World’s oldest captive giant panda dies aged 37 in China
Much-loved celebrity bear was an ‘angel of friendship at home and abroad’, keepers say
The world’s oldest captive giant panda has died at the age of 37 in southern China, her keepers said on Thursday as they gave “Basi” an emotional send-off befitting a minor celebrity.
Basi, whose age equated to about 100 in human years, outlived most of her peers by nearly two decades.
In the wild, the bears have an average lifespan of about 20 years, but those in captivity generally live longer.
She was something of a beloved star in China and her birthdays were often celebrated with gusto.
State television reported live on Thursday from her home at the Strait Panda Research and Exchange Centre in Fuzhou, capital of Fujian province, which held a memorial in her honour.
“With a heavy heart, we solemnly announce today that the original model of ‘Panpan’, the mascot for the first Asian Games [held in China in 1990], and an angel of friendship both at home and abroad, giant panda star Basi died at 8:50am on September 13, 2017 at the age of 37,” it said.
Basi had lived at the facility since being rescued from the wild after she fell into a river in southwestern China at the age of four or five, it said.
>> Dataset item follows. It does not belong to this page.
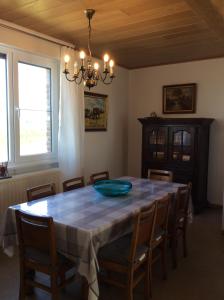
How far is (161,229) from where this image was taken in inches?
101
She was named after the valley where she was found.
Basi spent some time abroad when she was loaned to the San Diego Zoo for six months in 1987.
Giant pandas have a notoriously low reproductive rate, a key contributor – along with habitat loss – to their status as vulnerable on the International Union for Conservation of Nature’s Red List of threatened species.
The black and white bears, which symbolise wildlife protection efforts worldwide, were previously classified as endangered.